テストで呼び出すORDSのREST APIの権限の名前はmyordsappに変更します。Microsoft Entra IDよりAPIの公開を行い、スコープとして割り当てる名前もmyordsappとします。
以上でテストに使用するAPEXアプリケーションの準備はできました。
Microsoft Entra IDにアプリを登録します。
AzureのコンソールからMicrosoft Entra IDの画面を開きます。
サイド・メニューよりアプリの登録を開きます。
新規登録をクリックします。
Microsoft Entra IDに登録するアプリケーションの名前はORDS JWT Testとします。サポートされているアカウントの種類はこの組織ディレクトリのみに含まれるアカウント(既存のディレクトリのみ - シングル・テナント)を選んでいますが、これは契約に依存するかと思います。今回の作業は、Microsoft Entra IDの無料枠の範囲で実施しています。
アプリケーションのタイプとしてWebを選択し、リダイレクトURIは以下を指定します。
https://[ホスト名]/ords/apex_authentication.callback
以上を設定し、登録をクリックします。
アプリケーションが登録されます。
画面に表示されているアプリケーション(クライアント)IDは、APEXのWeb資格証明の作成時にクライアントIDとして与える値になります。コピーして保存しておきます。
証明書またはシークレットの追加をクリックし、シークレットを作成します。
概要に戻り、エンドポイントを開きます。
APIの公開を開き、Scopeの追加をクリックします。
アプリケーションIDのURIの設定を求められます。この値はJWTのaud属性の値、つまりaudienceの値になります。
保存してから続けるをクリックします。
以上で、スコープの追加をクリックします。
スコープが追加されます。追加されたスコープ(api:で始まる値)をコピーして保存します。この値は、APEXアプリケーションの認証スキームの有効範囲に設定します。
Microsoft Entra IDでの作業は以上です。
Microsoft Entra IDが発行するトークンを保存するWeb資格証明を作成します。
名前はMicrosoft Entra ID JWT Test、静的IDはMS_ENTRA_JWT_TESTとします。
認証タイプとしてOAuth2クライアント資格証明フローを選択し、クライアントIDまたはユーザー名およびクライアント・シークレットまたはパスワードとして、Microsoft Entra IDのアプリのアプリケーション(クライアント)IDとシークレットを設定します。
APEXアプリケーションORDS JWT Testの共有コンポーネントの認証スキームを開きます。
認証スキームの一覧より、作成をクリックします。
次へ進みます。
認証スキームの名前はMicrosoft Entra IDとし、スキーム・タイプにソーシャル・サインインを選択します。
設定の資格証明ストアはMicrosoft Entra ID JWT Test、認証プロバイダはOpenID Connectプロバイダ、検出URLはMicrosoft Entra IDのエンドポイントで確認したOpenID Connectメタデータドキュメントの値を設定します。有効範囲はprofile,email,につづけてapi:で始まるスコープを設定します。

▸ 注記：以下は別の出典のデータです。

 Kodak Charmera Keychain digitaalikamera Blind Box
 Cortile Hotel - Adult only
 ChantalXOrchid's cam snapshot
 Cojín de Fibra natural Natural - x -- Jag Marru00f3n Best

ユーザー名として#email#を設定します。ユーザー名の大文字の変換はいいえにしていますが、標準のOracle APEXアカウントに動作を合わせたい場合は、はいを選択します。
認証スキームの作成をクリックします。
ソースのPL/SQLコードに以下を記述します。ユーザー認証が成功した時に、IdPより受信した応答をアプリケーション・アイテムG_USER_INFOに保存しています。
procedure post_auth is
begin
:G_USER_INFO := dump_signon_response;
end post_auth;
ログイン・プロセスの認証後のプロシージャ名としてpost_authを設定します。
変更の適用をクリックします。
以上で認証スキームの設定は完了です。
認証スキームの一覧画面に戻るので、再度認証スキームMicrosoft Entra IDを開き、カレント・スキームに切り替えます。確認のためのポップアップが開くので、OKをクリックします。
以上でAPEXアプリケーションORDS JWT Testは、Microsoft Entra IDでユーザー認証を行うようになりました。

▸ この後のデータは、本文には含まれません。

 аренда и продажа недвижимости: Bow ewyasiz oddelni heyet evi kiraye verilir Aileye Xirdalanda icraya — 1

APEXアプリケーションを実行すると、Microsoft Entra IDによるサインインが求められます。
Microsoft Authenticatorでの承認を求められます。
jwt-decodeを組み込んでアクセス・トークンをデコードしているため、access_token内のaud属性とiss属性の値が画面に表示されます。
aud属性は、ORDS REST APIの呼び出し許可を与えるプロシージャOAUTH.CREATE_JWT_PROFILEの引数p_audienceに与える値になります。iss属性は引数p_issuerに与える値になります。

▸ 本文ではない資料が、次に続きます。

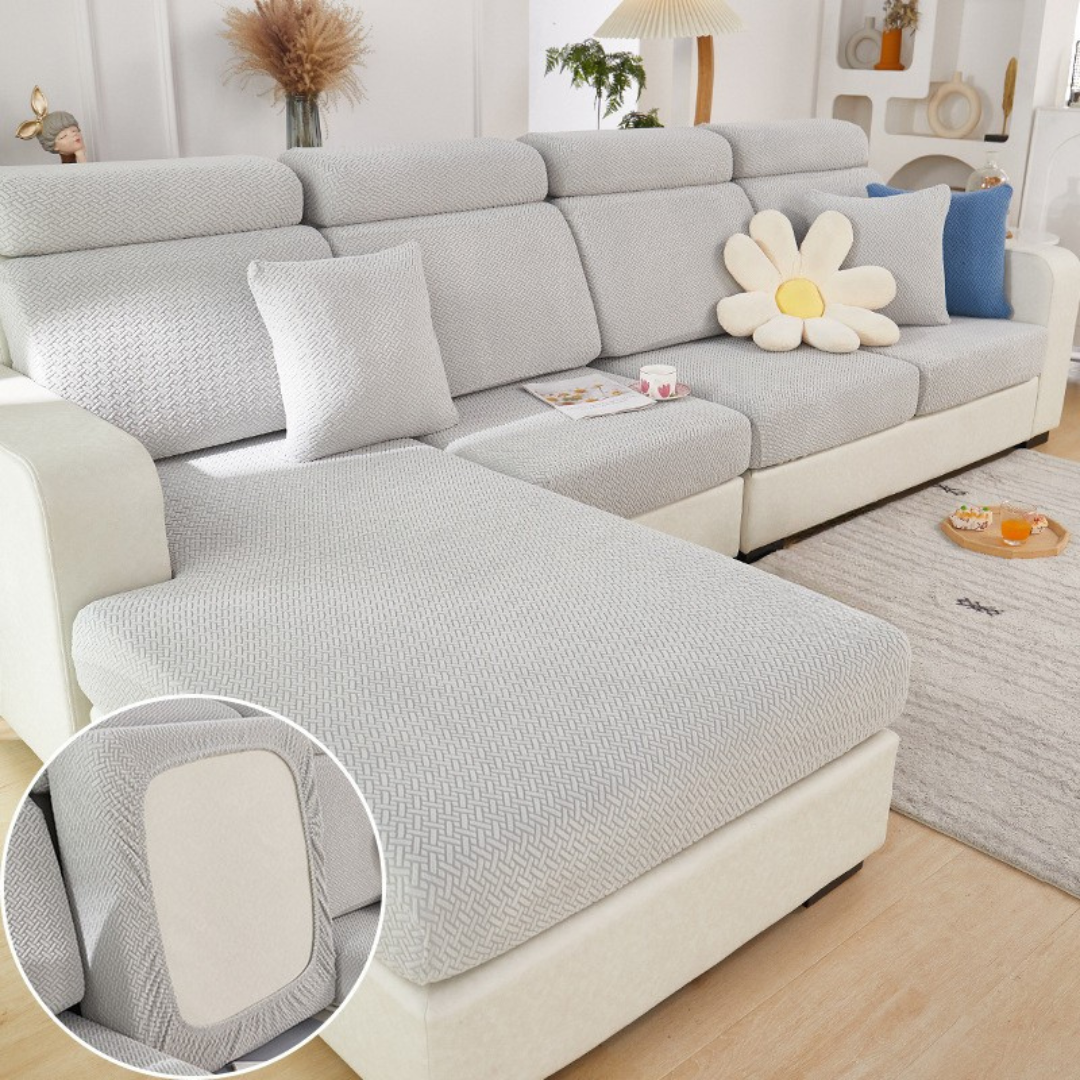 Mova Fitted Couch Covers®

ORDS REST APIを実行しているインスタンス移り、作業を行います。
すでにプロファイルが設定されている場合は、OAUTH.DELETE_JWT_PROFILEを呼び出します。
begin
oauth.delete_jwt_profile;
end;
3rdパーティのJWTでORDS REST APIの呼び出しを認証するために、OAUTH.CREATE_JWT_PROFILEを実行します。
begin
oauth.create_jwt_profile(
p_issuer => 'iss属性の値'
,p_audience => 'aud属性の値'
,p_jwk_url => 'jwks_uriの値'
);
end;
APEXアプリケーションを再ロードすると、401 Unauthorizedが返されていたREST API Responseのリージョンに、ORDS REST APIの応答が表示されます。
Microsoft Entra IDが発行したアクセス・トークンを使って、ORDSのREST APIを認証できることが確認できました。